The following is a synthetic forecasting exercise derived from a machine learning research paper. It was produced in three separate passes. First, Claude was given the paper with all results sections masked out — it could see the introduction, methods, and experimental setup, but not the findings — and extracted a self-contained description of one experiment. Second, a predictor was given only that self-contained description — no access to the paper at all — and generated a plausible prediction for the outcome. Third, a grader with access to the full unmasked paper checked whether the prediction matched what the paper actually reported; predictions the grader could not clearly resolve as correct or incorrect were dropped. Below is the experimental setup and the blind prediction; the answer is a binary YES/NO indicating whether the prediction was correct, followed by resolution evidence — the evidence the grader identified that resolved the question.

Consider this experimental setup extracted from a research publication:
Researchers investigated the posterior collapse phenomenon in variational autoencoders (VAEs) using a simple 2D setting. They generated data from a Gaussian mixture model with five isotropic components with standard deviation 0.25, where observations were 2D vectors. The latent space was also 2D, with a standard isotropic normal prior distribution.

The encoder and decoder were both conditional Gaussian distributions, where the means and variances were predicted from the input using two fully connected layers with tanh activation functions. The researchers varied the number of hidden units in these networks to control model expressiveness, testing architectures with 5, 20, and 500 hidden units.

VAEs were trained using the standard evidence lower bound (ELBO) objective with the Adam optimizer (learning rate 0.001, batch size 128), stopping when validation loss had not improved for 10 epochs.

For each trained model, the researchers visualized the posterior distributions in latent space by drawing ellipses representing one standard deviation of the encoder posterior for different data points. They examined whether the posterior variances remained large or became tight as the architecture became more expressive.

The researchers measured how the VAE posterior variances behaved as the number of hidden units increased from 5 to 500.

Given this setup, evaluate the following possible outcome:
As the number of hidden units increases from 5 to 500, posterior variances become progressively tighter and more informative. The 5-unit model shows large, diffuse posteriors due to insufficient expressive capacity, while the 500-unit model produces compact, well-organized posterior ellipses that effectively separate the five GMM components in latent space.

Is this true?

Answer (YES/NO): NO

Work required
All records are to be printed again, exactly and completely.

Output for this task
The following is a synthetic forecasting exercise derived from a machine learning research paper. It was produced in three separate passes. First, Claude was given the paper with all results sections masked out — it could see the introduction, methods, and experimental setup, but not the findings — and extracted a self-contained description of one experiment. Second, a predictor was given only that self-contained description — no access to the paper at all — and generated a plausible prediction for the outcome. Third, a grader with access to the full unmasked paper checked whether the prediction matched what the paper actually reported; predictions the grader could not clearly resolve as correct or incorrect were dropped. Below is the experimental setup and the blind prediction; the answer is a binary YES/NO indicating whether the prediction was correct, followed by resolution evidence — the evidence the grader identified that resolved the question.

Consider this experimental setup extracted from a research publication:
Researchers investigated the posterior collapse phenomenon in variational autoencoders (VAEs) using a simple 2D setting. They generated data from a Gaussian mixture model with five isotropic components with standard deviation 0.25, where observations were 2D vectors. The latent space was also 2D, with a standard isotropic normal prior distribution.

The encoder and decoder were both conditional Gaussian distributions, where the means and variances were predicted from the input using two fully connected layers with tanh activation functions. The researchers varied the number of hidden units in these networks to control model expressiveness, testing architectures with 5, 20, and 500 hidden units.

VAEs were trained using the standard evidence lower bound (ELBO) objective with the Adam optimizer (learning rate 0.001, batch size 128), stopping when validation loss had not improved for 10 epochs.

For each trained model, the researchers visualized the posterior distributions in latent space by drawing ellipses representing one standard deviation of the encoder posterior for different data points. They examined whether the posterior variances remained large or became tight as the architecture became more expressive.

The researchers measured how the VAE posterior variances behaved as the number of hidden units increased from 5 to 500.

Given this setup, evaluate the following possible outcome:
As the number of hidden units increases from 5 to 500, posterior variances become progressively tighter and more informative. The 5-unit model shows large, diffuse posteriors due to insufficient expressive capacity, while the 500-unit model produces compact, well-organized posterior ellipses that effectively separate the five GMM components in latent space.

Is this true?

Answer (YES/NO): NO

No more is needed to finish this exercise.